Fortunately, the largest automakers have been making big strides toward environmental sustainability. General Motors reports that 52 percent of its worldwide facilities are now landfill-free. Ford plans to cut landfill waste by 40 percent per vehicle. Toyota says 96 percent of the unregulated waste in its North American plants is reused or recycled.
Still, there’s a lot more work to be done. For example, only 32 percent of the industry’s supply chain contributes to the circular economy.
Since 2015, Good360 and Advance Auto Parts have been working in partnership to make this supply chain more sustainable while also supporting educational training for aspiring mechanics. Together through the company’s Driving Hope program, we divert over a million pounds of excess car parts and supplies each year from landfills.
These products are donated from Advance Auto Parts and Carquest-branded distribution centers nationwide. Good360 distributes them to 58 local nonprofits that provide training for student mechanics. Often, these soon-to-be professionals learn their trade by offering low-cost or free auto repairs to low-income communities. By keeping donations local, we also reduce transportation costs, fuel consumption and carbon emissions.
In 2020, the U.S. Chamber of Commerce Foundation recognized the Driving Hope program for its social and environmental impact, giving Advance Auto Parts the Citizens Award for Best Sustainability Program.
At the start of this year, we launched an innovative new program with the Indiana Association of Transportation Technology Instructors (IATTI) cooperative.
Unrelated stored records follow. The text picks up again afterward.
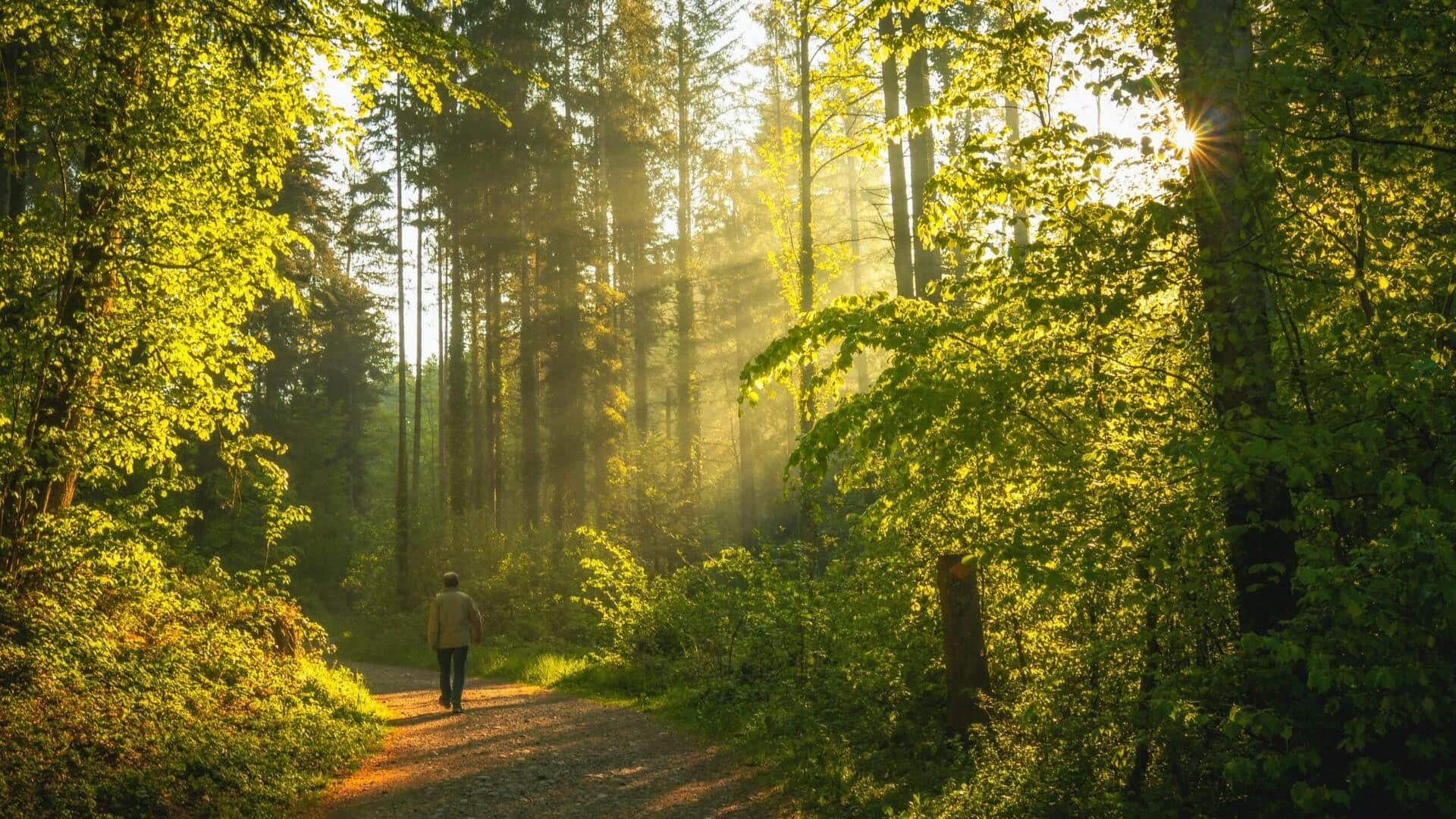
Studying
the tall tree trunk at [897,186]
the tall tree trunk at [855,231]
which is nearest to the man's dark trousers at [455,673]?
the tall tree trunk at [897,186]

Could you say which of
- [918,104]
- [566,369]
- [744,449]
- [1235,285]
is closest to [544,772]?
[1235,285]

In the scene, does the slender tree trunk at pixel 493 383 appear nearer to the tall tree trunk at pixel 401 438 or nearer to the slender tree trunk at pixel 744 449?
the tall tree trunk at pixel 401 438

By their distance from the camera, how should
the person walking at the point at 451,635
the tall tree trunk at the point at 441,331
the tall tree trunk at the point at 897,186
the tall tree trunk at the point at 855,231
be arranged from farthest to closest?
the tall tree trunk at the point at 855,231 → the tall tree trunk at the point at 441,331 → the person walking at the point at 451,635 → the tall tree trunk at the point at 897,186

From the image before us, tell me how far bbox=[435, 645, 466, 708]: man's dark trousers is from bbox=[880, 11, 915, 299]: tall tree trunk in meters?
8.18

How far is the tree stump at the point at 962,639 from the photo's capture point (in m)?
8.34

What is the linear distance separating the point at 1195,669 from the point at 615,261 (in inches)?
1168

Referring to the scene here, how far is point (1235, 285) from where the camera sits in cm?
435

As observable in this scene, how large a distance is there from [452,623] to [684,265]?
66.6ft

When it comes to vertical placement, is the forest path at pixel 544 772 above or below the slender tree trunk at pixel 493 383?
below

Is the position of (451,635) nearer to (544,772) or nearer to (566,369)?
(544,772)

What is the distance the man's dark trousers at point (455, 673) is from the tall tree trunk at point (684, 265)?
17.5 meters

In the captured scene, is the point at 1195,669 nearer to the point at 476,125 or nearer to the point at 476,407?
the point at 476,125

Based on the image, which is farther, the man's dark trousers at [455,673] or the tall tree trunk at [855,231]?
the tall tree trunk at [855,231]

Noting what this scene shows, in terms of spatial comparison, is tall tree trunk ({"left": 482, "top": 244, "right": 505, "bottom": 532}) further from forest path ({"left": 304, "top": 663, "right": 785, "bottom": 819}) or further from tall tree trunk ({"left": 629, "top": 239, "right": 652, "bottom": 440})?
forest path ({"left": 304, "top": 663, "right": 785, "bottom": 819})
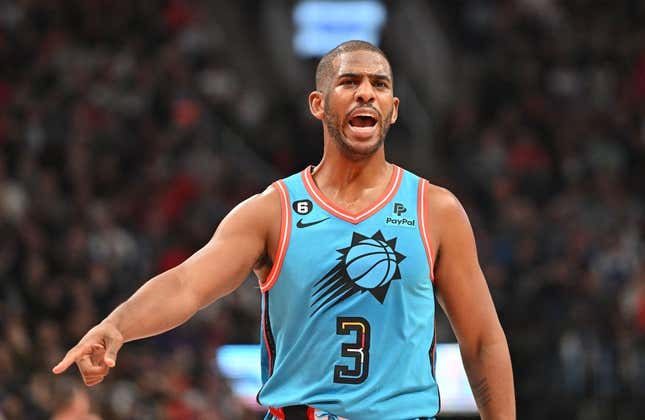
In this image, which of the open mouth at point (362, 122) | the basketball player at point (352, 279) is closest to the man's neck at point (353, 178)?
the basketball player at point (352, 279)

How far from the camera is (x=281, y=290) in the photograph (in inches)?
191

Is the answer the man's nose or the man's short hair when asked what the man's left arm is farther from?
the man's short hair

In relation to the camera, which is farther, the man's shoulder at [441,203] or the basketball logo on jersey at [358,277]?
the man's shoulder at [441,203]

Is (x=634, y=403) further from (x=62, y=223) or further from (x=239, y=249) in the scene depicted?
(x=239, y=249)

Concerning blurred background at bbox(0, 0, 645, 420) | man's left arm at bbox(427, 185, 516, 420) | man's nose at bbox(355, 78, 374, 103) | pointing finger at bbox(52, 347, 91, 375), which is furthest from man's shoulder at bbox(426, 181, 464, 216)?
blurred background at bbox(0, 0, 645, 420)

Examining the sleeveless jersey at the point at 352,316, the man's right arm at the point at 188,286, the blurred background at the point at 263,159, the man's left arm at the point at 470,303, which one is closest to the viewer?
the man's right arm at the point at 188,286

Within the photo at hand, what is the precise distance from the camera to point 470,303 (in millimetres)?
5000

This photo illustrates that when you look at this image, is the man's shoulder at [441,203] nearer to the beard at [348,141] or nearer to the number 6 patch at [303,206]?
the beard at [348,141]

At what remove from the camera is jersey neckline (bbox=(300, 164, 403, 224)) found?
491 centimetres

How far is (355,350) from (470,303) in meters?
0.58

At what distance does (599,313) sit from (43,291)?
234 inches

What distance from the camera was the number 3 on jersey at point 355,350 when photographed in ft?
15.4

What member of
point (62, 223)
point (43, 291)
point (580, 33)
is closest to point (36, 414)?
point (43, 291)

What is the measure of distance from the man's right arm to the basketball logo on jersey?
32 cm
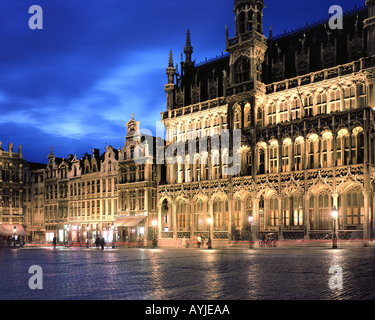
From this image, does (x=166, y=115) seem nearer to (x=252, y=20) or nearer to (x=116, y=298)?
(x=252, y=20)

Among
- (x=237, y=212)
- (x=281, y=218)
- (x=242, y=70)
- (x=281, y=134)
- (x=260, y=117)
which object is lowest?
(x=281, y=218)

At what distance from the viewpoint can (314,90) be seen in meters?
45.6

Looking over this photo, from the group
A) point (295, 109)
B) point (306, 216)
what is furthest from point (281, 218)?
point (295, 109)

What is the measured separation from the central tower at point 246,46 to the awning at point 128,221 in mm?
21560

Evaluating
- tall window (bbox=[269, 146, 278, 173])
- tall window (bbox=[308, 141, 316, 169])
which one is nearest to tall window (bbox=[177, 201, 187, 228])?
tall window (bbox=[269, 146, 278, 173])

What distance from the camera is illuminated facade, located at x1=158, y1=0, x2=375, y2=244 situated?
135ft

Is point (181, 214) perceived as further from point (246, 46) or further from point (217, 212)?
point (246, 46)

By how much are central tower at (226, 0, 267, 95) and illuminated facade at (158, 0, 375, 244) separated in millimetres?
112

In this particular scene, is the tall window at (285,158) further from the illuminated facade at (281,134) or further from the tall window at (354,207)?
the tall window at (354,207)

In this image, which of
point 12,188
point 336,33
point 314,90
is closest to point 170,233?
point 314,90

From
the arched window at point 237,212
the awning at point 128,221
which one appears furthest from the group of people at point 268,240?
the awning at point 128,221

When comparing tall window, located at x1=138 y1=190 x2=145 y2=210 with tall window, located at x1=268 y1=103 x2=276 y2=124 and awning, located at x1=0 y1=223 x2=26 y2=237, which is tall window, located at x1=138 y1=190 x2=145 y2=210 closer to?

We are now distributing donated auto parts to 16 of their member auto-tech schools, as well as one local community nonprofit. These schools have all joined the Good360 nonprofit network.
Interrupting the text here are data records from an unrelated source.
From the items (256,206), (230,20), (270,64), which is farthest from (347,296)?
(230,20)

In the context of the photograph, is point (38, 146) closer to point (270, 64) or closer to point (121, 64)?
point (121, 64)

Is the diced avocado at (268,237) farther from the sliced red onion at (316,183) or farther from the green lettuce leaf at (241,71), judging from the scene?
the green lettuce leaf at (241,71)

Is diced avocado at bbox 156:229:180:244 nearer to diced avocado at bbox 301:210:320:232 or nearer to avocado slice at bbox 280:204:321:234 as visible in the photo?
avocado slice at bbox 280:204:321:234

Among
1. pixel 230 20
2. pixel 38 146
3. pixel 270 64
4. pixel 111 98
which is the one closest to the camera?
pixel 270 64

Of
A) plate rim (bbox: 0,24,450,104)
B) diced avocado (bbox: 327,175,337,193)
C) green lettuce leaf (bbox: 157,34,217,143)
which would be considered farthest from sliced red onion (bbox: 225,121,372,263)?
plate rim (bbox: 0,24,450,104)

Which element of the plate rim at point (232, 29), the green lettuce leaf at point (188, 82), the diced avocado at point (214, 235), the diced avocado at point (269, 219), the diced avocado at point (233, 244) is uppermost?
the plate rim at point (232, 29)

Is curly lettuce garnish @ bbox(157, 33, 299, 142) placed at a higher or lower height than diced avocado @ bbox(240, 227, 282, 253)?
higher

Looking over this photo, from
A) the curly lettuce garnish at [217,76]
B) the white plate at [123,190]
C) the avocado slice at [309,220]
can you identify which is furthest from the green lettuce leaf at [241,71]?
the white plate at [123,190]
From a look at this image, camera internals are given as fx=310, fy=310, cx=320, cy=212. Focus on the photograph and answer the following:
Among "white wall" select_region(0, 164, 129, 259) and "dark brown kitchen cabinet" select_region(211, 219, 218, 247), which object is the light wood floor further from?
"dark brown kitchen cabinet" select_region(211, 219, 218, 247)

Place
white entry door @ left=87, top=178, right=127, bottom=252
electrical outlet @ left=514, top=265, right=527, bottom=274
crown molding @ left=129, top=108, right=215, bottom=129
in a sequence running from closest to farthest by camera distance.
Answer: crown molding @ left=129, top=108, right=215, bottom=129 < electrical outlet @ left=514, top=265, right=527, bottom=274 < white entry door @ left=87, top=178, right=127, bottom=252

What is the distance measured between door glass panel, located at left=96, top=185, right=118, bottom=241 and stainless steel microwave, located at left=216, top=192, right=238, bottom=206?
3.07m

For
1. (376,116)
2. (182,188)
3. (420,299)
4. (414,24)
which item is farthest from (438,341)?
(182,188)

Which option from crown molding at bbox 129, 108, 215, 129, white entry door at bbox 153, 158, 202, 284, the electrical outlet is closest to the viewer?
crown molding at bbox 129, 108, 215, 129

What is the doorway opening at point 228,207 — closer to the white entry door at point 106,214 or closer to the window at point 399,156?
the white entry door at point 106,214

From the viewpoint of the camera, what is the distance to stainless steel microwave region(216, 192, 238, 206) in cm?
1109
So far, the program has received 76 pallets of donations from Advance Auto Parts, including car parts, accessories, tools, and liquids. Every quarter, more than 1,200 students, faculty members and community members are served through this program.
IATTI coordinates with Good360 to decide how best to distribute these goods and holds a monthly donation event for the schools to come and choose their products. In this way, we avoid sending too much product to any single community center or school that can’t make good use of them.
Along with Advance Auto Parts, other Good360 partners are helping to make this program successful. Schneider, the transportation logistics, brokerage carrier and CDL school wanted to give back to their community and assist with the logistics in this program. Schneider is providing the transportation from the DC to IATTI’s warehouse space. They empower their senior-level CDL students in the process by allowing them to help with the pick-ups. Their help in this program is not only providing much needed logistics for the program but is also teacher their students needed skills at the same time. The IATTI operates out of a warehouse space donated by Ed Martin Honda in Indianapolis.
We have received enormously positive feedback from faculty and students.
“This product helps me to transform the lessons I give in my classroom that wouldn’t otherwise be possible with the resources I have,” said one automotive repair instructor.
Another instructor said: “I love being a part of this program. [It] helps to improve the impact I can have on these students.”
Given the success of this program, Good360 is looking to replicate it with four other automotive training cooperatives in Wisconsin, Maine, Connecticut and Indiana.
All of these donations smartly routed to trade schools allows Advance Auto Parts and Good360 to contribute to the circular economy, helping to mitigate the auto industry’s environmental impact as well as training the next generation of auto repair professionals.